I am happy to share my newest discovery with you…the “Stuff You Missed in History Class” podcast.
It is soooo fun and interesting you simply must check it out! I only happened across it yesterday and already have listened to “5 Historical Hoaxes”, “Ned Kelly’s Last Stand”, “Okichi the Tragic Geisha”, and “The Big Stink of 1858”. There are so many more I can hardly wait to listen to. Good thing I spend so much time in my car!
Each episode explores a fascinating story from history, researched by hosts Katie and Sarah. I appreciate their scholarly approach to historical research, and I also appreciate their wit and their “Get a load of this!” delivery. I have learned a lot of interesting history in the process, because they talk about these stories in context of the bigger historical picture.
If you are wondering what a podcast is, it is a kind of broadcast over the internet that you can download and listen to at your convenience. You can subscribe to a particular podcast and have episodes delivered to your listening device (phone, ipad, computer) automatically. Then when you are on the treadmill and are tired of watching Dr. Oz at the gym, just plug some headphones into your phone and there you go, A History of Underwear!
Here are some tips for podcast fans from iTunes. iTunes has a lot of podcasts available for free download, and you can find them for searching key words, like “Genealogy”. Be sure to spell it right!
So I was listening to the January podcast from Family Tree Magazine on a recent roadtrip, and was interested to hear that Google Books has digitized the New England Historical and Genealogical Register (published since 1847),
and the New York Genealogical and Biographical Record (published quarterly since 1870).
Cool! These are both genealogical journals that could help you once you follow your granny’s trail back in time, before she moved out west. There are probably other journals of interest to you in your research that have been digitized, especially if they are out of copyright. This includes publication before 1923.

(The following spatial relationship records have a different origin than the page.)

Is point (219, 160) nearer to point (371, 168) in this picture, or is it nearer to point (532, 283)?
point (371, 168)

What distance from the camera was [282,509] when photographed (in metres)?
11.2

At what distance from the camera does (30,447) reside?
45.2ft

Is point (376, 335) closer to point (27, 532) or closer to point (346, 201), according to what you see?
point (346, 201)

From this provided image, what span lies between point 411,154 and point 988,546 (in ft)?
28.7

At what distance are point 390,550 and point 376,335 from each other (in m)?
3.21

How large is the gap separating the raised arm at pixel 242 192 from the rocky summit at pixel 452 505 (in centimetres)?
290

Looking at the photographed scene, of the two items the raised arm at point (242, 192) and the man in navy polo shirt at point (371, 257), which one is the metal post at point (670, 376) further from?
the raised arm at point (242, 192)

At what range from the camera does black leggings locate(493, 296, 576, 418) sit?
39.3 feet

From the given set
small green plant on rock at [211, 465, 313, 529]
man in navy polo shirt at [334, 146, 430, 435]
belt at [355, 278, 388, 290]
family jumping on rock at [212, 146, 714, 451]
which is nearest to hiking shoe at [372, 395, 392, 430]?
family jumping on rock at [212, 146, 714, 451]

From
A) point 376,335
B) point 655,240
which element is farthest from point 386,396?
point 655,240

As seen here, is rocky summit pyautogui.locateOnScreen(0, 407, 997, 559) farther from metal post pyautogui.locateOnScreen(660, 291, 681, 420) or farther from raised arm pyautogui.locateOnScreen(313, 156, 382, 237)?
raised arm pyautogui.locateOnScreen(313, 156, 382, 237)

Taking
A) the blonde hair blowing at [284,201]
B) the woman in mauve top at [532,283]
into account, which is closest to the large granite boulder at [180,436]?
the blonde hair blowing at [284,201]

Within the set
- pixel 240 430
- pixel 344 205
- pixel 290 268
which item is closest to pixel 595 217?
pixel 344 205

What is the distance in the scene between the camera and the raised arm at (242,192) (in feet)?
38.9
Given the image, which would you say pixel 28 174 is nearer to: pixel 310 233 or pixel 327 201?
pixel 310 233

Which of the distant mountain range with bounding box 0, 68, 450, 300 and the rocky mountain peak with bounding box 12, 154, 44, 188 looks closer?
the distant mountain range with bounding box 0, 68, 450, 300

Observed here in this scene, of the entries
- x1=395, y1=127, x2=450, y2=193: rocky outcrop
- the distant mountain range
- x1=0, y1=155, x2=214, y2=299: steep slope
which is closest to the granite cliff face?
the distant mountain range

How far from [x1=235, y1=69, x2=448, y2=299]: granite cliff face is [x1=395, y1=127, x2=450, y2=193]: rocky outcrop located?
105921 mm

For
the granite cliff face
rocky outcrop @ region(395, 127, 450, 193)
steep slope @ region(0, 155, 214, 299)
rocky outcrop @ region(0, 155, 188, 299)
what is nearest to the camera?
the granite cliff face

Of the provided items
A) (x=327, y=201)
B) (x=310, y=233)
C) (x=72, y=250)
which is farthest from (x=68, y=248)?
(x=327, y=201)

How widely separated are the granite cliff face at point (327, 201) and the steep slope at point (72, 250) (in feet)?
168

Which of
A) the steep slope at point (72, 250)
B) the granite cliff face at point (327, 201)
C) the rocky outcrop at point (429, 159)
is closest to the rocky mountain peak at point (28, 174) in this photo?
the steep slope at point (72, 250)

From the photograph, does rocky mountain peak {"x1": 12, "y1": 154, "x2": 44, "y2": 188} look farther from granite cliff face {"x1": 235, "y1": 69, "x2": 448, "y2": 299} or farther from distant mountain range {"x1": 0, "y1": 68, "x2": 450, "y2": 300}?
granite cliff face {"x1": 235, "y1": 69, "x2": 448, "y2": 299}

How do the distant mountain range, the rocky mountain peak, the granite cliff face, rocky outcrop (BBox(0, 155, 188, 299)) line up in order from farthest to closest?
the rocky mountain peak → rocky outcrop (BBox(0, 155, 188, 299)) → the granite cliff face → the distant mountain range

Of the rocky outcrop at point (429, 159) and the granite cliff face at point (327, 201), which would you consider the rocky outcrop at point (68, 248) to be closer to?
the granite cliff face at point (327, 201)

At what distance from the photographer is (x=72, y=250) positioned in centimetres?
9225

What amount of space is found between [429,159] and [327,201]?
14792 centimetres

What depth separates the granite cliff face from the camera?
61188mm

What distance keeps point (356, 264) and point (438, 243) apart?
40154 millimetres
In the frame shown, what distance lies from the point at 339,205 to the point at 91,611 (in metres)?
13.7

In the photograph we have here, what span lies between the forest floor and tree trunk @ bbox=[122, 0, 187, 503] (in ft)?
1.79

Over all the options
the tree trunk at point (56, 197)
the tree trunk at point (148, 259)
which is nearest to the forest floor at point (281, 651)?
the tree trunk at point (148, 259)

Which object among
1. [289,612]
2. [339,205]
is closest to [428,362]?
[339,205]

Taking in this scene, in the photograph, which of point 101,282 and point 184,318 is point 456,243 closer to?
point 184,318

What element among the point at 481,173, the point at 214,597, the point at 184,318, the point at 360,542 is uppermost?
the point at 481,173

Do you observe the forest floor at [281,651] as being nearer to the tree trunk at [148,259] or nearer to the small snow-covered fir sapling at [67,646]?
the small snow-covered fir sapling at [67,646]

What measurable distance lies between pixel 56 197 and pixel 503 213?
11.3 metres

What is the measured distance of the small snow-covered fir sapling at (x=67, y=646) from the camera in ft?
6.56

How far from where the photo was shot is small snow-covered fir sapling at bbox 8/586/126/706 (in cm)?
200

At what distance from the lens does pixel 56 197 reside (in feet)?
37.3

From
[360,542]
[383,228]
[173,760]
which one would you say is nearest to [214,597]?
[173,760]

By the way, Family Tree Magazine website has a lot of free resources, even if you don’t have a subscription to their magazine. The podcasts are one of them. I always learn something new when I listen to them, and it’s a good use of time when I in the car, gardening, or working around the house.
And if you haven’t heard about Internet Archive, you should check them out, too, as they have over 3 million digitized books and might have that journal you are seeking.